Un tirailleur sénégalais enterré dans le caveau d’une famille de la haute bourgeoisie française, un mort au registre plus vivant que mort bien qu’à la gueule cassée, des milliers de cercueils pas plus longs qu’un mètre soixante ensevelis au petit bonheur la chance par des Chinois ne lisant pas le français, des commandes de monuments aux morts jamais honorées… tel est l’après-guerre de 1918 raconté par Pierre Lemaitre dans son roman “Au revoir là-haut”, Prix Goncourt 2013, et aujourd’hui porté à l’écran avec maestria par Albert Dupontel dans le film du même nom.
Le roman de Pierre Lemaitre “Au revoir là-haut” – n’ayons pas peur des mots – est une merveille d’intelligence, d’humour, de suspense et de poésie qui ne demandait qu’à être portée à l’écran. Extrêmement bien écrit qui plus est. Dans un style d’une grande fluidité. Si certains Prix Goncourt peuvent parfois laisser le lecteur sceptique, celui-ci est amplement mérité.
Né en 1951, auteur à part entière depuis une petite dizaine d’années seulement, connu essentiellement pour ses romans noirs et ses polars – avec notamment la tétralogie Verhoeven composée de “Travail soigné”, “Alex”, “Rosy & John” et “Sacrifices”, mais aussi “Robe de marié” ou encore “Cadres noirs” –, l’écrivain, avec “Au revoir là-haut”, passait à un tout autre registre : le roman picaresque. Un livre fou, basé sur une véritable histoire d’escroquerie, comme il y a pu en avoir beaucoup à l’époque se prend-on à imaginer. La Première Guerre Mondiale fut une horreur certes, mais l’après-guerre ne fut guère plus reluisant avec ses gueules cassées, ses blessures à jamais béantes, ses familles endeuillées et ses profiteurs en tout genre. Le roman de Pierre Lemaitre nous donne à voir une réalité qu’on aurait voulu occulter. A travers des personnages hauts en couleurs – certains, extrêmement attachants, d’autres, détestables à souhait, aucun ne laissant le lecteur indifférent –, l’auteur nous entraîne avec beaucoup d’humour et de suspense dans une histoire abracadabrante où la petite histoire rejoint la grande Histoire. Des tonnes d’amour et de tendresse rendent, par ailleurs, le récit extrêmement émouvant.

## Consignes à traiter:
1. D'après l'extrait sur « Au revoir là-haut », quel cinéaste a adapté ce roman à l'écran ?
2. Prolongez l'extrait sur le roman « Au revoir là-haut » à partir de sa dernière phrase.
Les lignes qui suivent forment un matériau indépendant de l'extrait sur « Au revoir là-haut ».

## Lignes fournies:
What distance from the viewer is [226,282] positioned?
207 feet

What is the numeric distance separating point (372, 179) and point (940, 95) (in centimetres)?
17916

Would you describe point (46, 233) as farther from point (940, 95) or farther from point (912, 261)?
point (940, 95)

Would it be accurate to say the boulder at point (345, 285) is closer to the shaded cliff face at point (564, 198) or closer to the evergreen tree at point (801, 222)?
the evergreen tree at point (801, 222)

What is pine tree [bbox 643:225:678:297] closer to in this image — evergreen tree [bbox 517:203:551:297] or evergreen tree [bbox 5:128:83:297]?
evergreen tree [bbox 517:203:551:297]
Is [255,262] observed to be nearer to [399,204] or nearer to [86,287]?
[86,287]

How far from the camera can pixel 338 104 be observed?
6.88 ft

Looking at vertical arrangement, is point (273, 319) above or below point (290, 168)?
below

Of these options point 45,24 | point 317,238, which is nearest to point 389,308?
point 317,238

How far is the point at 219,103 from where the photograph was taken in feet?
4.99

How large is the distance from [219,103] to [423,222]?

## Réponses aux consignes:
1. Albert Dupontel.

2.
Pour porter ce formidable et foisonnant roman à l’écran, restituer fidèlement l’univers fantasque de l’œuvre littéraire, il fallait donc un réalisateur, non seulement talentueux, mais aussi totalement atypique. À la démesure du projet. Albert Dupontel (ci-contre), avec son ton décalé, sa fantaisie et son sympathique grain de folie, semblait, en effet, le réalisateur tout trouvé. Avec “Au revoir là-haut”, il est fidèle à lui-même tout en passant à un cinéma plus exigeant. Si l’on y retrouve avec plaisir l’humour grinçant, l’aspect burlesque ou encore le côté déjanté de ses précédents films – pour mémoire : “Bernie”, “Le Créateur”, “Enfermés dehors”, “Le Vilain” et “9 mois ferme” –, il est incontestablement passé à une dimension supérieure, notamment dans sa manière de filmer des scènes à grand spectacle, comme celles des champs de bataille.
Même s’il peut sembler impossible de restituer toute la richesse d’un roman de plus de six cents pages en près de deux heures de film – la difficulté de l’adaptation cinématographique d’une œuvre littéraire, vaste sujet… D’ailleurs, les changements fort intéressants apportés par le réalisateur au récit initial mériteraient à eux seuls un article en soi. –, Albert Dupontel semble être allé aussi loin que possible dans l’entreprise, signant également le scénario, avec la contribution de l’auteur.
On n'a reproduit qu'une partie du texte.